IlchaeJung / RT-MDNet

101 stars 30 forks source link

The padding operation discussion #7

Open sydney0zq opened 5 years ago

sydney0zq commented 5 years ago

Hi, thanks for releasing the excellent work.

However, I have several points that cannot figure out well.

Firstly it is in the modules/pretrain_opts.py and options.py. As we can see, there are parameters like padding_ratio and jitter. I also found in https://github.com/IlchaeJung/RT-MDNet/blob/master/modules/data_prov.py, we compute the extra padding area to get a larger image and then we use jitter to scale this image, finally we crop the positive and negative regions. This operations are also applied when online tracking.

Is this just a means of augmentation? Or because MDNet's conv layers have no padding, therefore you add some uncertain padding to enlarge the origin image size? I cannot figure it out and it seems that your paper doesn't explain it at all. Can you please why we do this padding and jitter operations?

Thank you very much!

IlchaeJung commented 5 years ago

Hi, thanks for releasing the excellent work.

However, I have several points that cannot figure out well.

Firstly it is in the modules/pretrain_opts.py and options.py. As we can see, there are parameters like padding_ratio and jitter. I also found in https://github.com/IlchaeJung/RT-MDNet/blob/master/modules/data_prov.py, we compute the extra padding area to get a larger image and then we use jitter to scale this image, finally we crop the positive and negative regions. This operations are also applied when online tracking.

Is this just a means of augmentation? Or because MDNet's conv layers have no padding, therefore you add some uncertain padding to enlarge the origin image size? I cannot figure it out and it seems that your paper doesn't explain it at all.

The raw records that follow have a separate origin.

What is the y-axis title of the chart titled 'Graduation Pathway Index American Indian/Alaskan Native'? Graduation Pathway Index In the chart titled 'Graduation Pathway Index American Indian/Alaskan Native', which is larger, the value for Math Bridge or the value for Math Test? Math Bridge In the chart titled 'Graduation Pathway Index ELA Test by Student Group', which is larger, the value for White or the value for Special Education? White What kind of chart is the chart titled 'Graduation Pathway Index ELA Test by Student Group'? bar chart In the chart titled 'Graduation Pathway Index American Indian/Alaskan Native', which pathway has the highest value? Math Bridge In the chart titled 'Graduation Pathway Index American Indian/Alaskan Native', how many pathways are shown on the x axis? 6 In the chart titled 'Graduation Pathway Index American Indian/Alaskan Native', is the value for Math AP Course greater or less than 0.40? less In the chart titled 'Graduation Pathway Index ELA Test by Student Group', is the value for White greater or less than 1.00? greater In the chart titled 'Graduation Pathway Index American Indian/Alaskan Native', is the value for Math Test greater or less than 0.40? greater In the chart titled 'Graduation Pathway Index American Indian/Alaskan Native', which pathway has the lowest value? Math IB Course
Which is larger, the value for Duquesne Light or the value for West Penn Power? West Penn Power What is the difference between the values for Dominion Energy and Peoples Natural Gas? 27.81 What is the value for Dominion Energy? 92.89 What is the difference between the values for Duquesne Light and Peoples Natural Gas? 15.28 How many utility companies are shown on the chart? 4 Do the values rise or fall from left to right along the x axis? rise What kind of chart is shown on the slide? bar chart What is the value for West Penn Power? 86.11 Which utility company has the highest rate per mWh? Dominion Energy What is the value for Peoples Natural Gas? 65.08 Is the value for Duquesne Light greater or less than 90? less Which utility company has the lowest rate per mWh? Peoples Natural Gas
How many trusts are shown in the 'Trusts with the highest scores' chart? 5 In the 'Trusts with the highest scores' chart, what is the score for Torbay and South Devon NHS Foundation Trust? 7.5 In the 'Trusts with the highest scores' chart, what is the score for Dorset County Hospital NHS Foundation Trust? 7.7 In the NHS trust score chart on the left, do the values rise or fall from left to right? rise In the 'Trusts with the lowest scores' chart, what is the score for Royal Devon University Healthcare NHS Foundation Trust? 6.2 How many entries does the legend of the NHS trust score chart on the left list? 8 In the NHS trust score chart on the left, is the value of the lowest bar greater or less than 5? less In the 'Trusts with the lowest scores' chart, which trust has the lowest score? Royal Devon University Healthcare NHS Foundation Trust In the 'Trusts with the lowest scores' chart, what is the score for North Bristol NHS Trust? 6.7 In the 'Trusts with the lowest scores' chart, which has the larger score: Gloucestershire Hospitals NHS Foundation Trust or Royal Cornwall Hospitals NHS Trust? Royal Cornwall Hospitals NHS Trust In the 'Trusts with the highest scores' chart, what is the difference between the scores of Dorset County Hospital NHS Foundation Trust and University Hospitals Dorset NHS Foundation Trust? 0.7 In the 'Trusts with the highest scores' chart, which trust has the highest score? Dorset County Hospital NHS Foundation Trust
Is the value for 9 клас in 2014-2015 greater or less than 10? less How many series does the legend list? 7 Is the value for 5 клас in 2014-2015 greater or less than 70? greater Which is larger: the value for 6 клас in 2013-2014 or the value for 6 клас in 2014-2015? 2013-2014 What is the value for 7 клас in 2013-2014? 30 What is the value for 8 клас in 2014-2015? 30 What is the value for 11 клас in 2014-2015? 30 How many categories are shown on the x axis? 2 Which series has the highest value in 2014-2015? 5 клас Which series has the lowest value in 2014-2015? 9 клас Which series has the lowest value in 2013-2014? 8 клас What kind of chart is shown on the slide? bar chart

Can you please why we do this padding and jitter operations?

Thank you very much!

Thank you for your interests. Padding is used for each patch of candidate in MDNet. It has an effect to observe the boundary of object in online precisely. Without the padding, detected target size becomes smaller and smaller while detected target size becomes bigger otherwise, with in-proper padding size. Therefore, in RT-MDNet, we also apply padded image patch for each object proposal.

For jittering, you're right. it is for means of data augmentation and cover the range of step-size between elements of activations.

xi-mao commented 5 years ago

@sydney0zq I think the padding is a patch including all neg_examples., such as padded_x1 = (neg_examples[:,0]-neg_examples[:,2](opts['padding']-1.)/2.).min() padded_y1 = (neg_examples[:,1]-neg_examples[:,3](opts['padding']-1.)/2.).min() padded_x2 = (neg_examples[:,0]+neg_examples[:,2](opts['padding']+1.)/2.).max() padded_y2 = (neg_examples[:,1]+neg_examples[:,3](opts['padding']+1.)/2.).max()